The content of the model (i.e., the generators and the associated situations and preferences) is stored in a database via Hibernate; hence, Java objects representing the concrete model are created automatically.
Based on the implementation we completed some qualitative user studies presented in [5]. We will recapitulate and summarize the results in the following.
The technical criterion of the tests is the runtime; the user acceptance testing includes:
Session time of test subjects
Behavior: success, abort or iteration
Comments of test subjects
We compared the Faceted search without any context model, described in the introduction, with the preference search based on the context model, described in the running use case. Additionally, the results of the preference search have been analyzed by the domain experts from our industrial partner. The details of the evaluation can be found in [5]. The tour database contained approximately 48,000 tours.
In summary, we obtained the following results:
1) The run time of the generated Preference SQL queries never exceeded 5 seconds.
2) The session time of the preference search was about half of the session time with the Faceted search.
3) The test subjects expected “larger” result sets executing the preference search - due to the many preferences generated in the context-model, the result set was often quite small (<5 tours).
4) Empty results are still present in the preference search due to hard selections like geographical restrictions.
5) The flooding effect was never noticed executing the preference search.
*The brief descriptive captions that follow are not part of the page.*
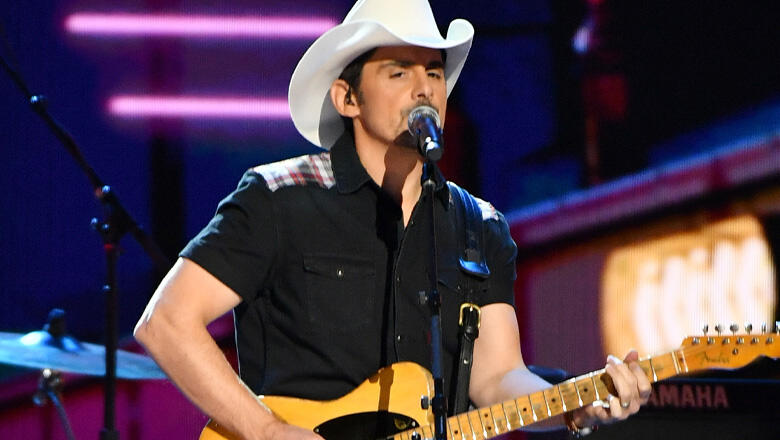 Brad Paisley Heads To Primetime TV | iHeart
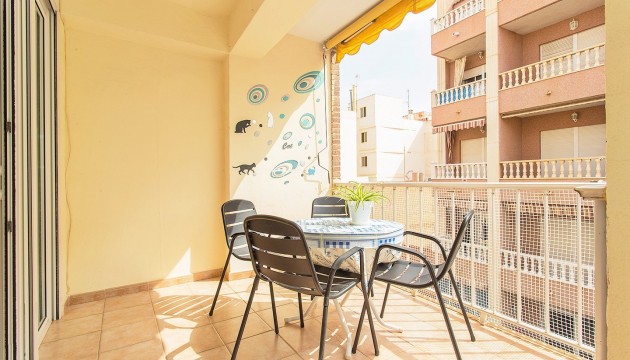 Resale - Apartment - Torrevieja - Playa del Cura
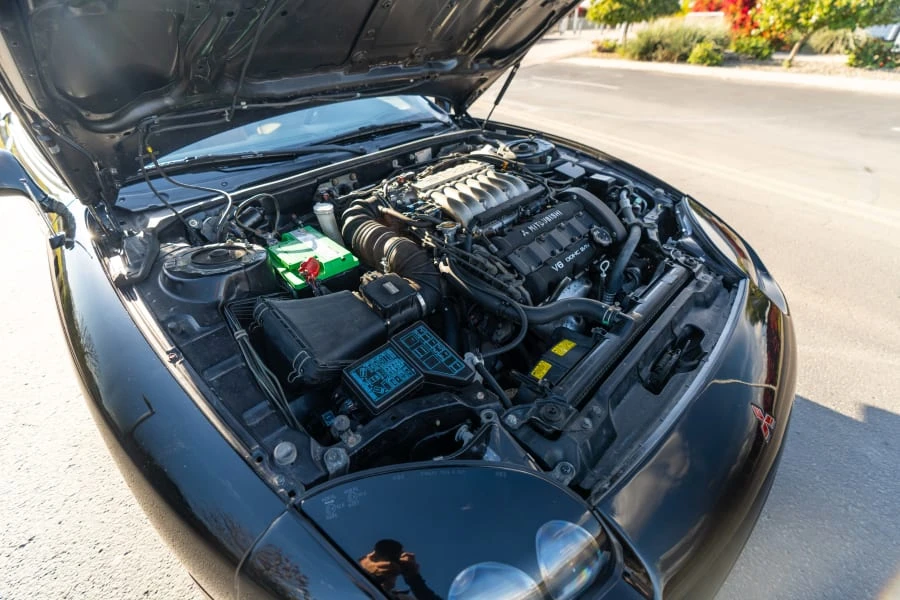 1996 Mitsubishi 3000GT Series 2 - Image 15 of 15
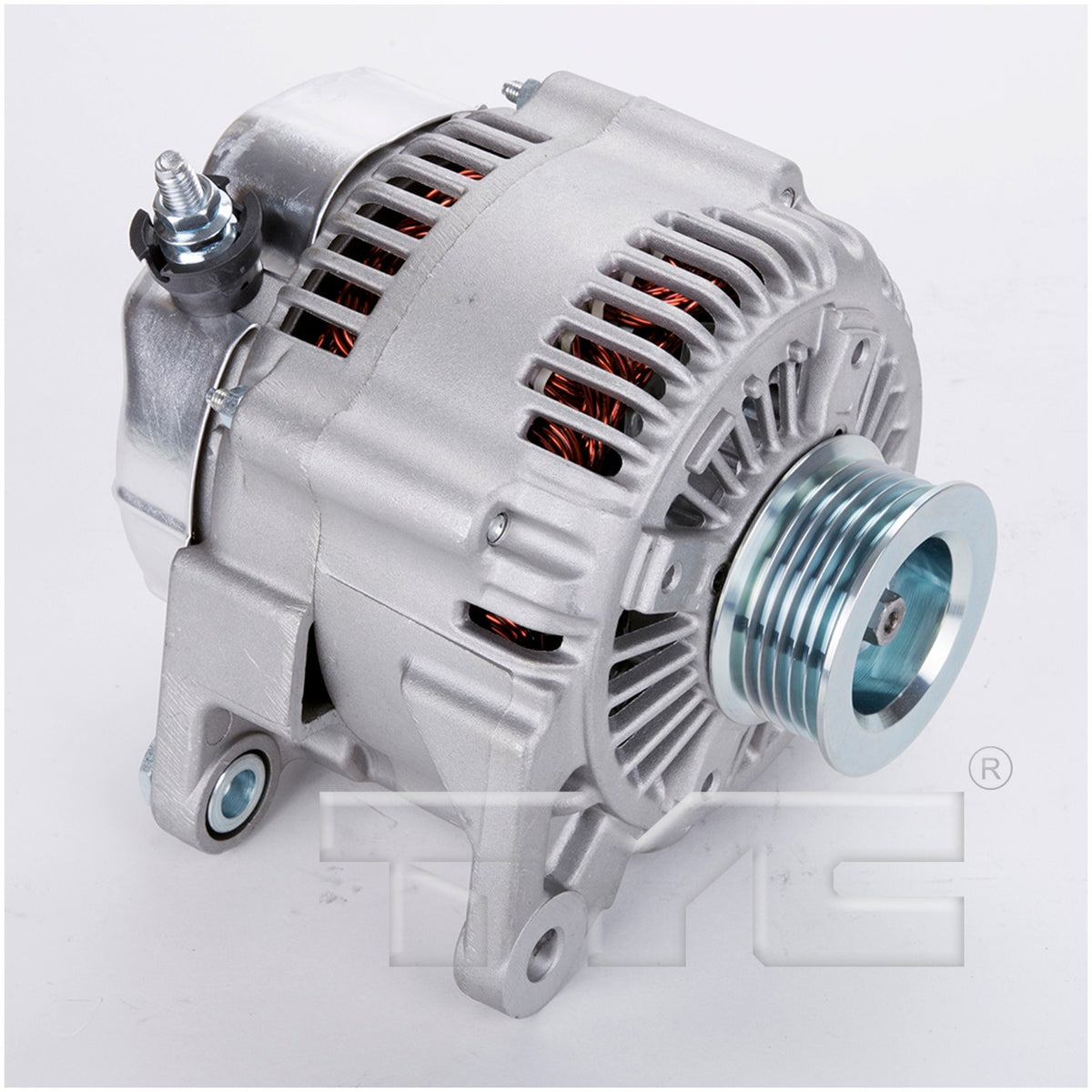 TYC Alternator 2-13873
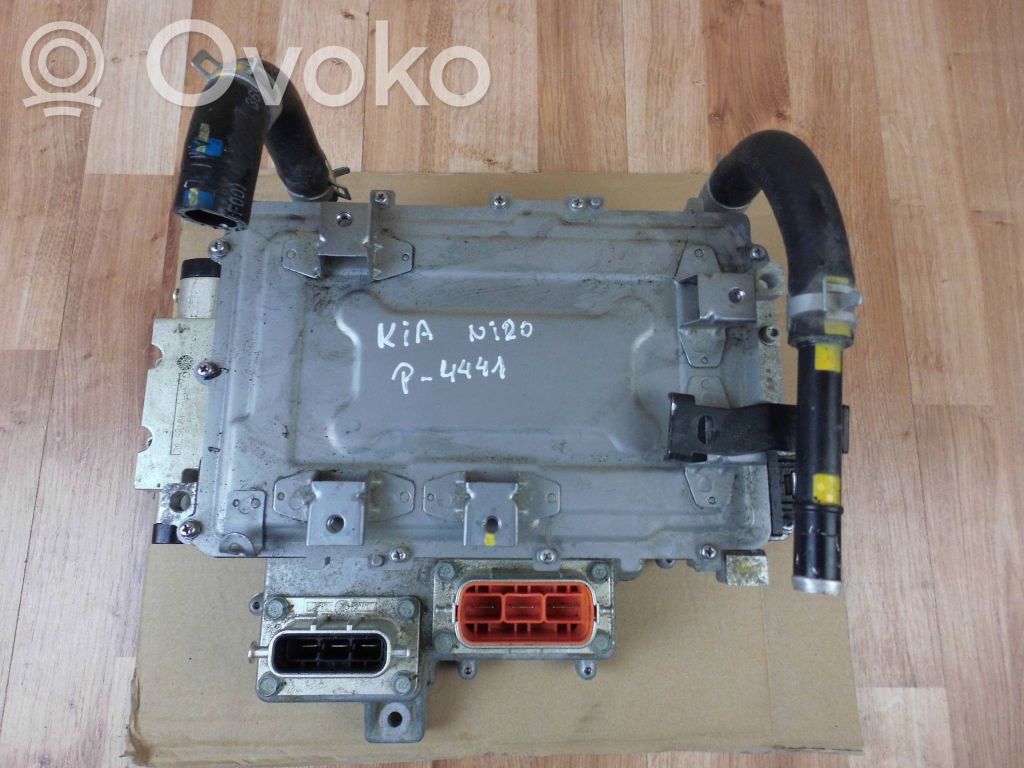 Hyundai Ioniq Inversor/convertidor de voltaje 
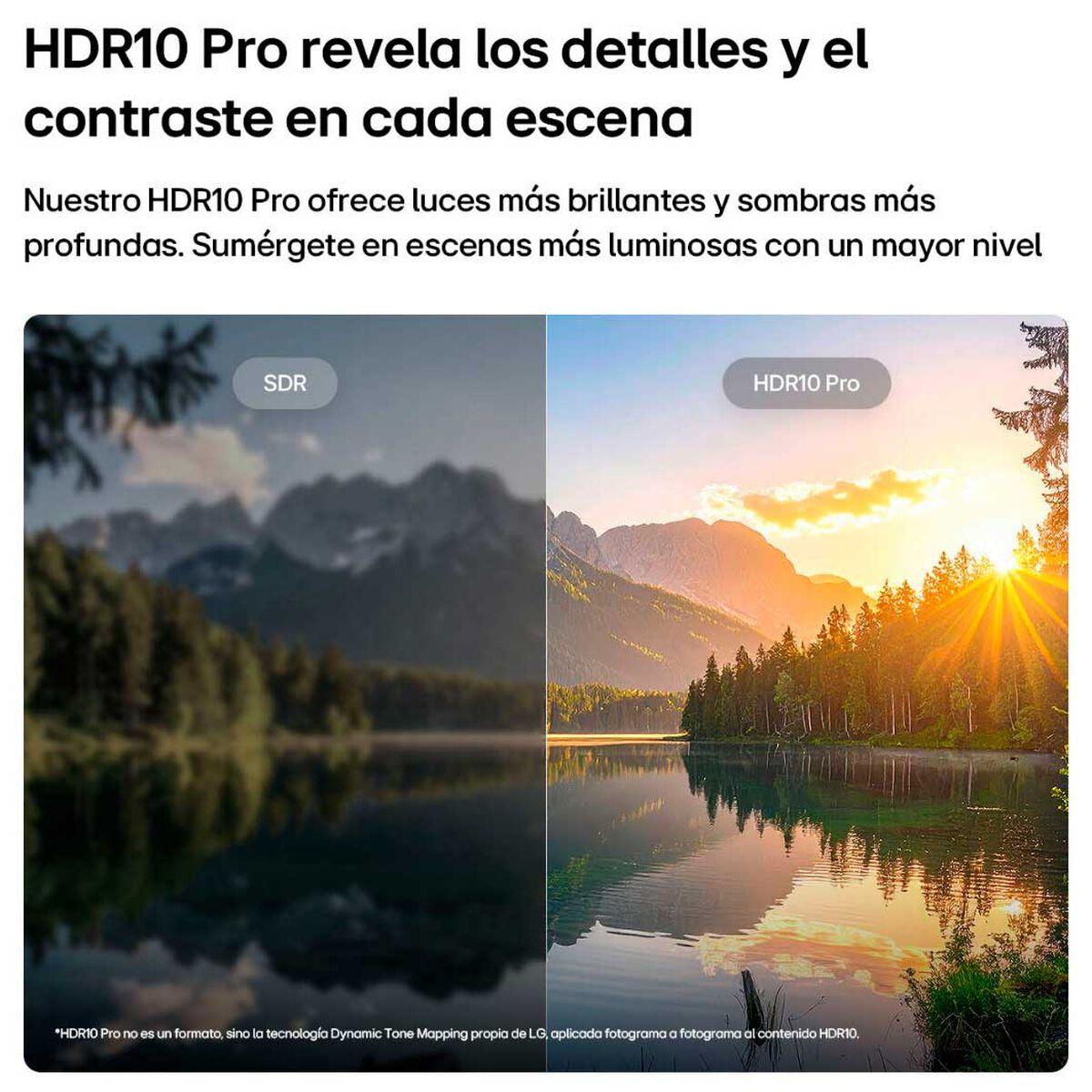 Smart TV LG 32" HD WebOS AI 32LB650BPSA 2026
The result set mostly consists of 1-7 tours.
6) The average quality of the result set of the preference search was rated as 1.6 by domain experts - where 1 means “best” and 3 means “worst”.
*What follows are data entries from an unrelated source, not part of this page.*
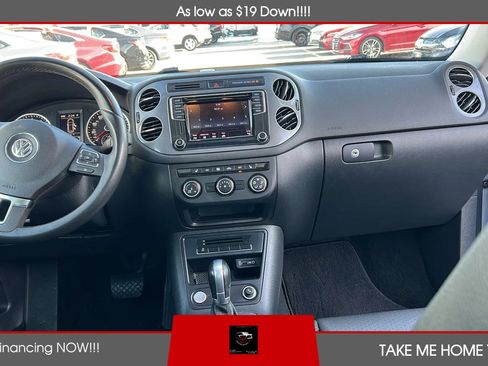 Used 2017 Volkswagen Tiguan Wolfsburg Edition image 9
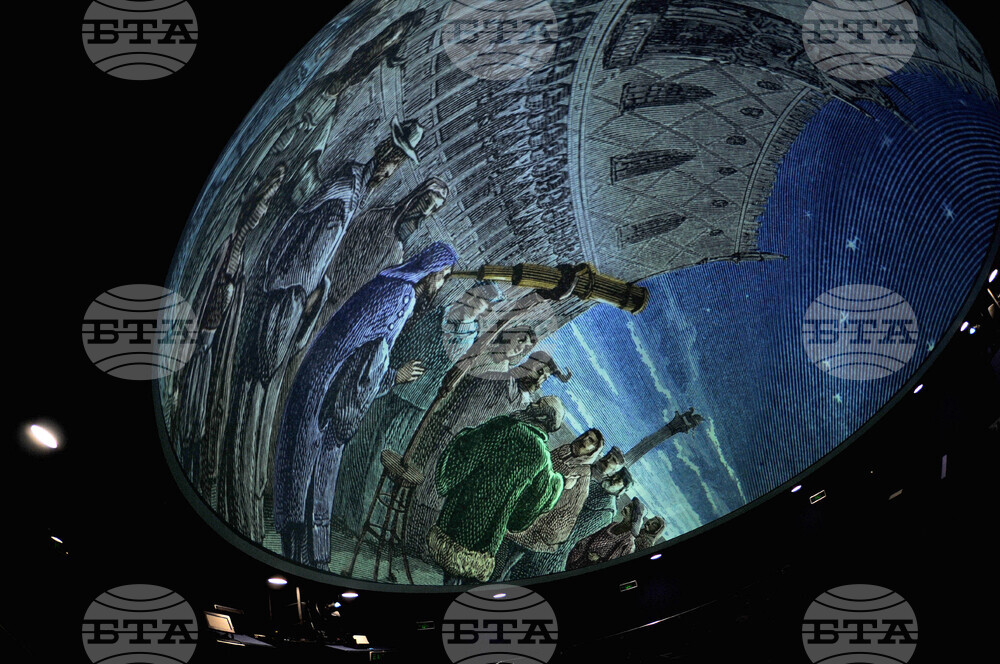 Бургас - планетариум - предстоящо откриване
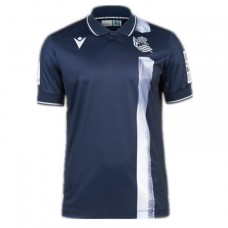 Real Sociedad Mens Away Soccer Jersey 2023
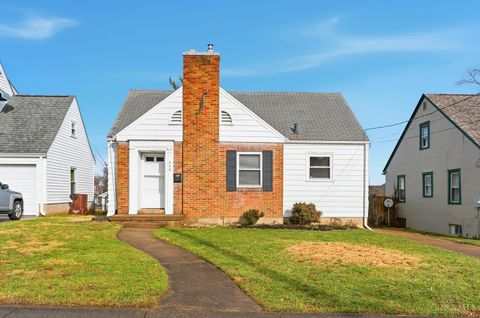 Photo of 540 Harrison Avenue, Hamilton, OH 45013 (MLS # 1862842)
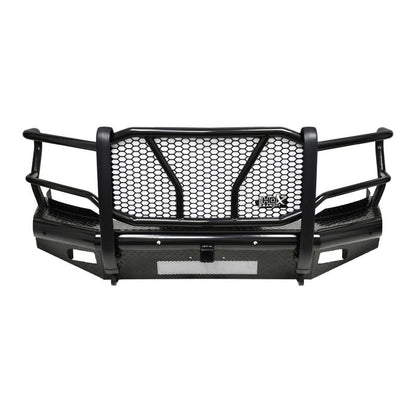 Westin 19-21 Ram 2500/3500 HDX Bandit Front Bumper - Black 58-31195 58-31195 Photo - Primary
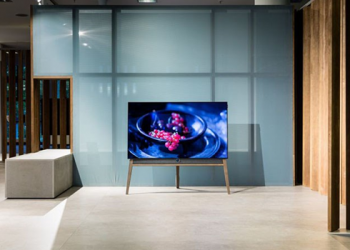 Tivi 8k hỗ trợ 5G sẽ được ra mắt trong tương lai gần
In this paper we present a new approach to contextaware preference query composition which covers everything from context modeling to generating the preference query in a well known preference query language. Preferences, after being retrieved from a repository, are composed - on the fly - depending on context. The construction is performed by an algorithm which generates the bestsuited composition of context-dependent preferences per actual situation. The algorithm relies on a discrete context model, where preferences are associated to situation sets. Since the context model as well as the context-sensitive preferences have an explicit declarative description, domain experts may easily adapt or extend the model to meet their specific requirements without any changes to the generation algorithm.
By using discretization and context dependent functional mappings, we achieve an easy to understand system that is suitable for commercial applications. A running use case from the field of commercial e-business platforms for outdoor activities is used to motivate and illustrate the various steps in the process. The performance evaluation demonstrates that the answers for the generated queries can be computed efficiently on realistic data sets. Due to the BMO principle the trial and error behavior is replaced by a one-shot behavior which significantly reduces the session time at a high level of customer satisfaction. We have sketched an implementation which proved its value in a joint project with an industrial partner. The qualitative user studies underline the practical relevance of our work.
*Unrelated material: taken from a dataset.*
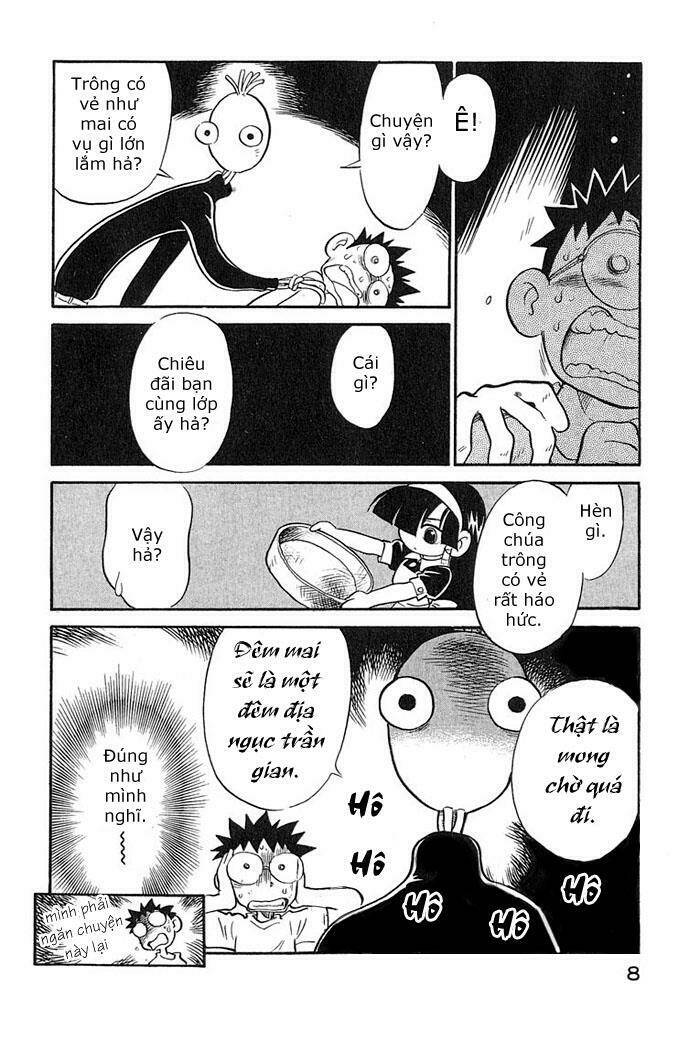 lucu lucu chapter 10 9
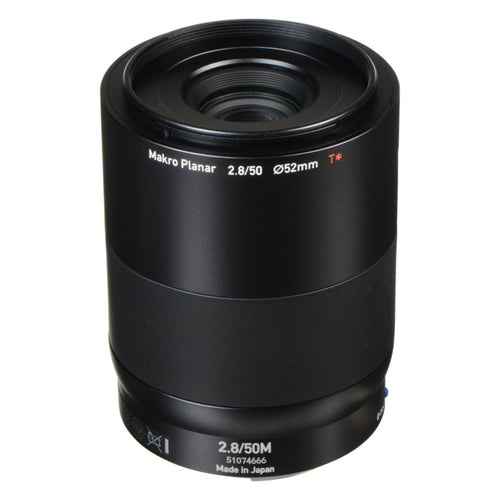 Zeiss Touit 50mm f/2.8 Macro Lens for Sony E-Mount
For future research we are working on further optimizing the queries using algebraic optimizations. Furthermore, we investigate preference modeling, especially the composition of complex preferences. In the use case presented in this paper we observed that in long chains of prioritization preferences containing Pareto preferences (cp., Fig. 5) the last occurring preferences of the term are often not decisive for the query result. In some cases, users rate the results as counterintuitive. In [23] we analyzed this effect in detail and suggested a new kind of Pareto preference as a remedy.